Academic Catalog Update

Academic Catalog Analysis: Max and Cole

Progress

We talked to both Nat Wilson and Hsianghui Liu-Spencer from the Carleton archives to try and learn more about the documents. We learned how they were OCR’ed and what content is available. The information they had available to them was not helpful for our project specifically.

So far, we have gathered PDFs, and processed OCR text files of every academic catalog from 1900-2000. Downloading them individually took a long time. We have not yet built anything, but we have a plan in place.

Problems

Our initial issue is the variance in format and quality of OCR in the catalogs. This has forced us to take a different route.
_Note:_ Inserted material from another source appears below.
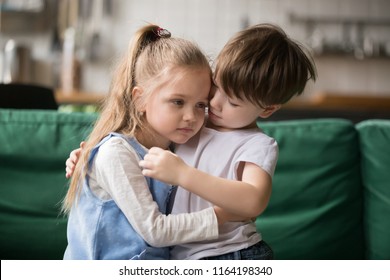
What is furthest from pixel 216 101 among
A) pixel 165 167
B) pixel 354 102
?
pixel 354 102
Our new plan is to look at overall trends in word use and frequency.

Tools and techniques

We are not sure exactly what software we will use to analyze the catalogs. We have considered using Voyant Tools. We would like to look into other software that can analyze several different files at once. We will be sure to add several stop words such as course, credit, professor, etc.

Timeline- We are on track for delivery.

~~Understand and evaluate the best tools and data storing option by Feb. 16th.~~ Met

Clean up data and start working on Stop Words List: Monday Feb. 26th.
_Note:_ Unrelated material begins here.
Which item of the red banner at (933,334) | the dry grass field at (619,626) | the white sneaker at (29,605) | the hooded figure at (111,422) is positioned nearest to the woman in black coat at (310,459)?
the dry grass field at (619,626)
Website Started: Friday March 2

Presentation: Friday March 9

Author: Max Goldberg

http://goldbergmax.com/about/

One comment

Austin says:

February 23, 2018 at 6:47 am

Max and Cole,

As we discussed in class, there are many more or less intensive solutions to text analysis beyond voyant, which usually just serves as a first taste of what the possibilities of a text are. One of the more commonly used for DH projects is Antconc, and there is a good tutorial to corpus analysis with Antconc on the Programming Historian website.

Once you find some useful comparisons, we can explore further visualization options.